Math - t-SNE

Posted by Rico's Nerd Cluster on February 7, 2017

Introduction

van der Maaten, Geoff Hinton and Yoshua Bengio came up with “t-SNE” (pronounced as “tee-snee”) to reduce high dimensional data down to low dimensional data, so clusters between data is more easily seen. For example, if we have a 300-long vocabulary, we can plot them in 2D:

Source: Andrew Ng's RNN Class on Coursera

Algorithm Intuition

Below illustrations come from StatQuest’s Youtube Video

If we have some 2D data and want to reduce it to 1D, we can’t just project them on x/y axis. We have to move these points in 1D such that their pairwise relative distances are retained

  1. Calculate pairwise similarities between points
  2. Initialize positions of these points randomly on an axis.
  3. Move one point at a time on the 1D axis. For the specific point A, calculate its “net force” from all other points where:
    • if a point B is too “close” to A, A will be repelled to the other direction, by a small step. Otherwise, A will be attracted to B
  4. Repeat this process until no point moves.

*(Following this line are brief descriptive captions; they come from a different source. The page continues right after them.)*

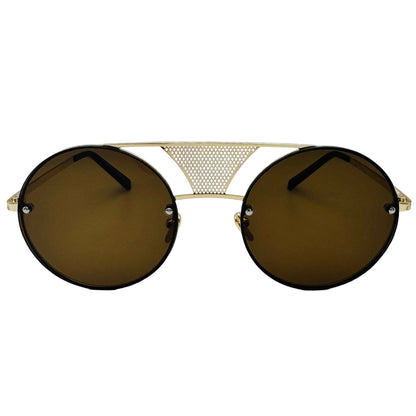 Sunglasses with gold frame and dark lenses on a light gray background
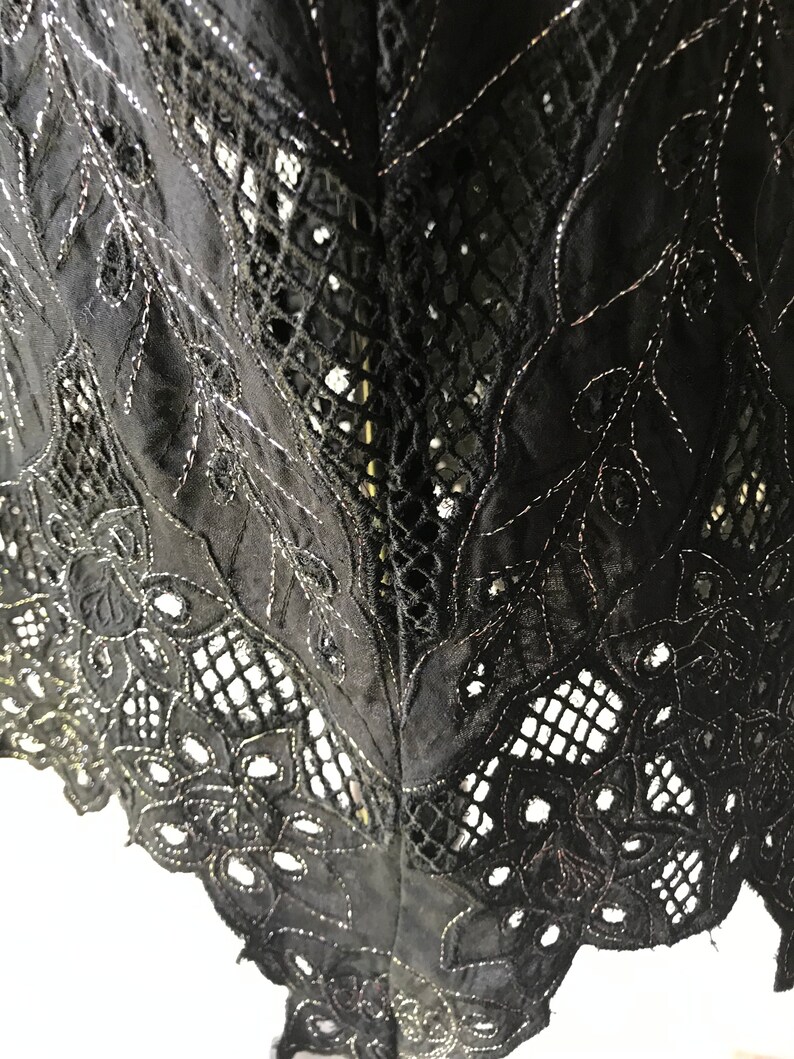 May include: Black lace fabric with a delicate floral pattern and a silver thread detail.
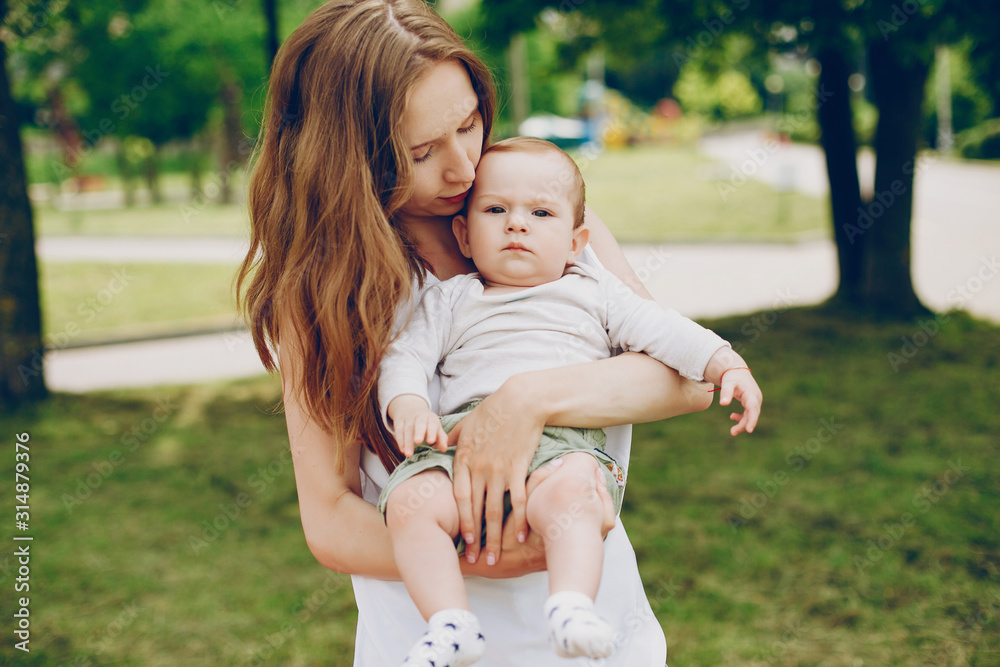 Mother with a baby. Walking in the park. Family relationship. Mother with a baby. Walking in the park. Family relationship.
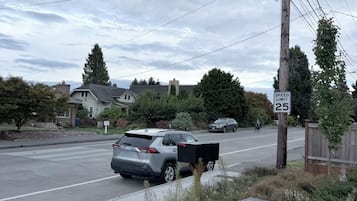 Una calle residencial con casas, una señal de límite de velocidad y un poste de servicios públicos.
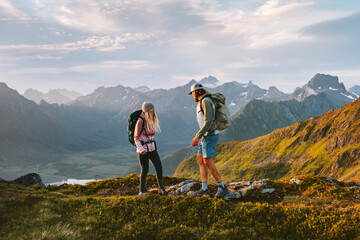 Obraz premium Friends couple hiking in Norway man and woman travel outdoor active vacations healthy lifestyle romantic tour, family mountaineering in Lofoten islands adventure trip boyfriend and girlfriend tourists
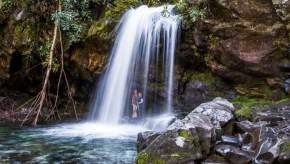 Hikers standing under the Grotto Falls on Trillium Gap Trail near Knoxville
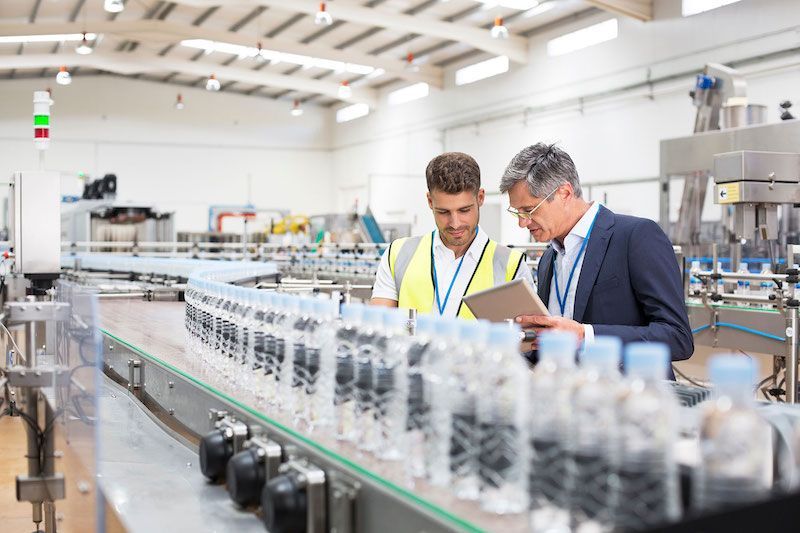 Two professionals reviewing paperwork beside a conveyor line in a bright factory.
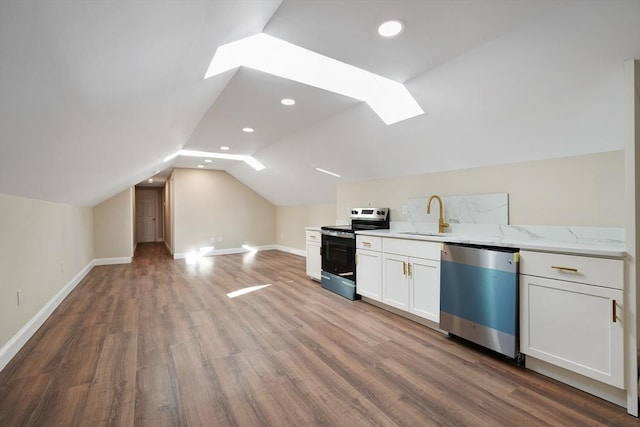 41 Adams St, Fairhaven, MA 02719 - kitchen featuring stainless steel appliances, a skylight, wood finished floors, white cabinetry, and light stone countertops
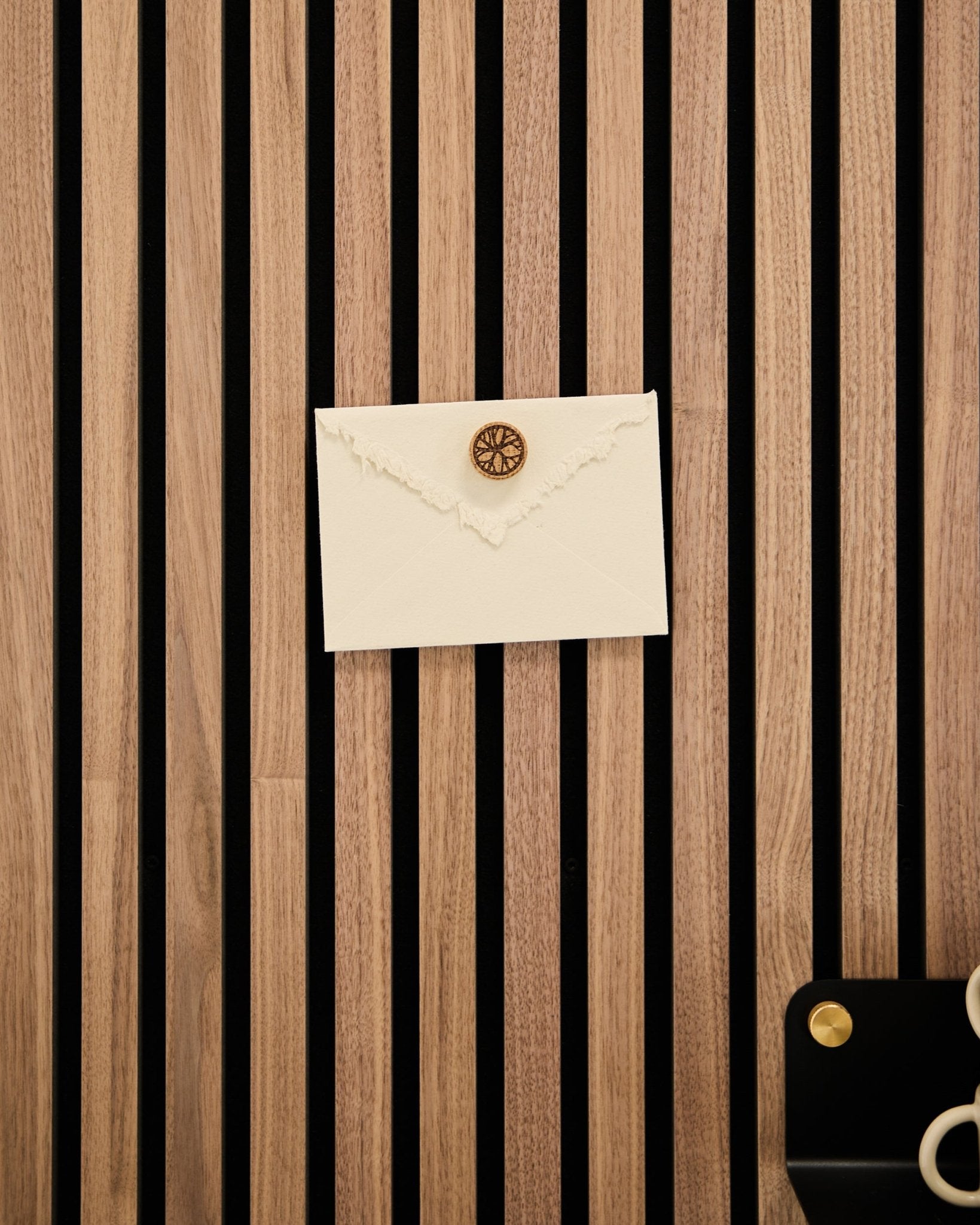 A cream envelope with a wax seal is attached to a WoodUpp oak acoustic slatwall panel using the Norr Poster Magnet set in Natural Oak; scissors and tray nearby.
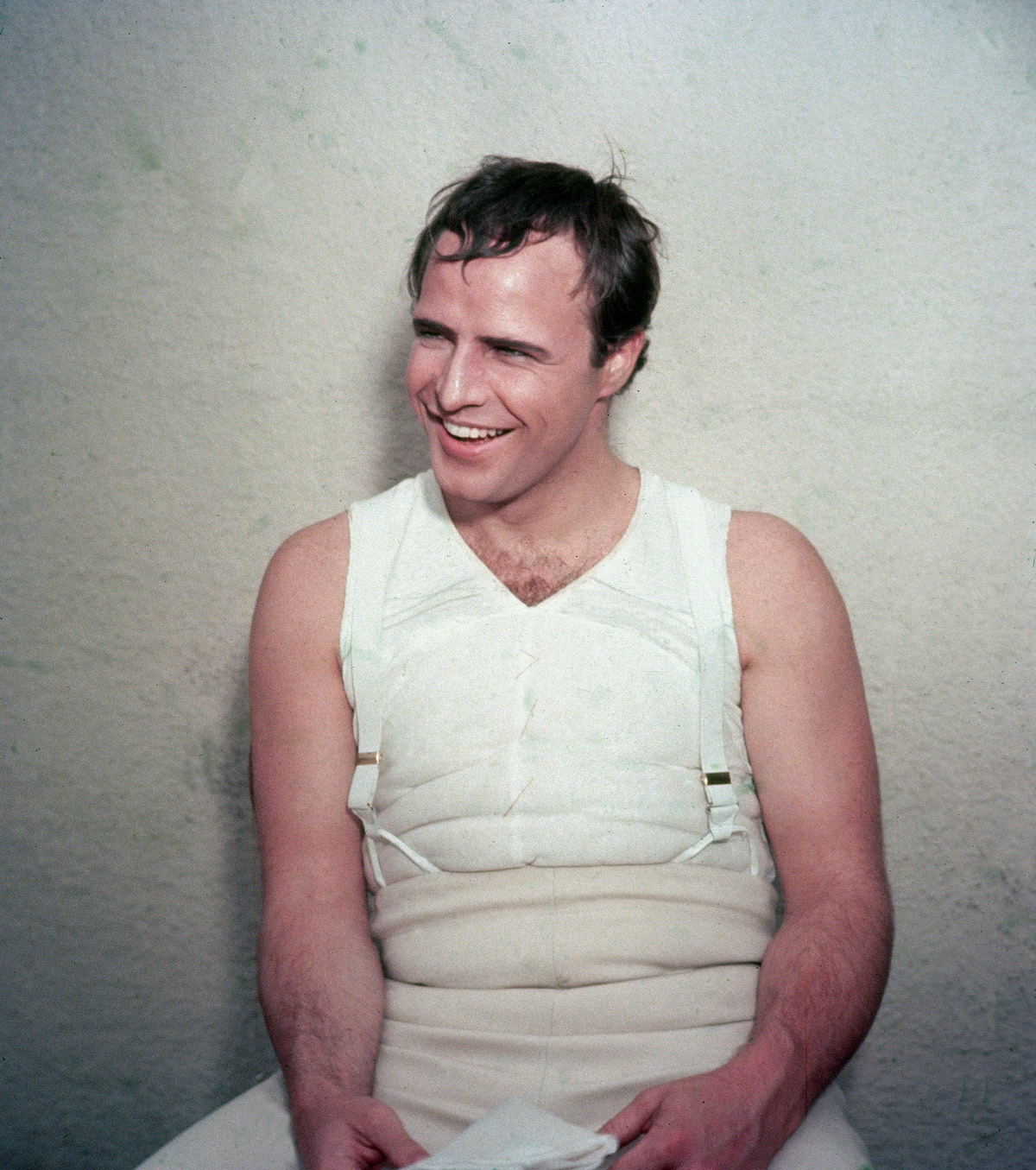 American actor Marlon Brando (1924 - 2004) laughs while wearing body padding for his role as French emperor Napoleon Bonaparte in the film, 'Desiree,' directed by Henry Koster, 1954 | Hulton Archive/Getty Images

Step 1: Calculate pairwise similarities between points

To calculate the similarity between point A and C,

  1. Calculate the “unscaled similarity”

    1. calculate their L2 Distance, d_{AC}
    2. Then, plug d into a gaussian distribution with a known standard deviation $\sigma_A$? and get an “unscaled similarity” \(\begin{gather*} exp(-d_{AC}^2/2\sigma_A^2) \end{gather*}\)
  2. Calculate the unscaled similarity between point A and all other points
  3. Scale the similarity by:
\[\begin{gather*} P_{C|A} = \frac{exp(-d_{AC}^2/2\sigma_A^2)}{\sum_{K \neq A} exp(-d_{AK}^2/2\sigma_{i}^2)} \end{gather*}\]
  • So if point A and C are low distance away from each other, their similarity value is low
  • The scaled similarity is also the conditional probability “give point A, how similar is C”
  • We never have negative distance values. So technically, we are using half of the Gaussian distribution ?

Why put them in a Gaussian Distribution in the first place?

Why is scaling necessary?

Because we want to have the same/similar similarity score if the same cluster becomes less dense at the same scale, as shown below.

Would the similarities A -> C and C -> A the same?

No. This is because the similarity score is finally scaled by A or C’s total distance to other points. If A or C has a lot of points really close to them, the denominator $\sum_{K \neq A} exp(-d_{AK}^2/2\sigma_{i}^2)$ would be large so the similarity values would be scaled down by quite a bit.

Eventually, we would end up with a similarity matrix

In this similarity matrix, the diagonal terms become 0 because the similarity between the point and its self is NOT considered in the scaling at all, (especially in the denominator)

How was standard deviations determined?

Step 3 Calculate Net Force

We use a Student-t distribution for the distance -> similarity calculation in the 1D space. Similarly, we can come up with a similarity matrix

So by moving one point along the 1D axis, we want the similarity matrix to ultimately look like the one from Step 1.

References

[1] van der Maaten, L., & Hinton, G. (2008). Visualizing Data using t-SNE. Journal of Machine Learning Research, 9(Nov), 2579-2605.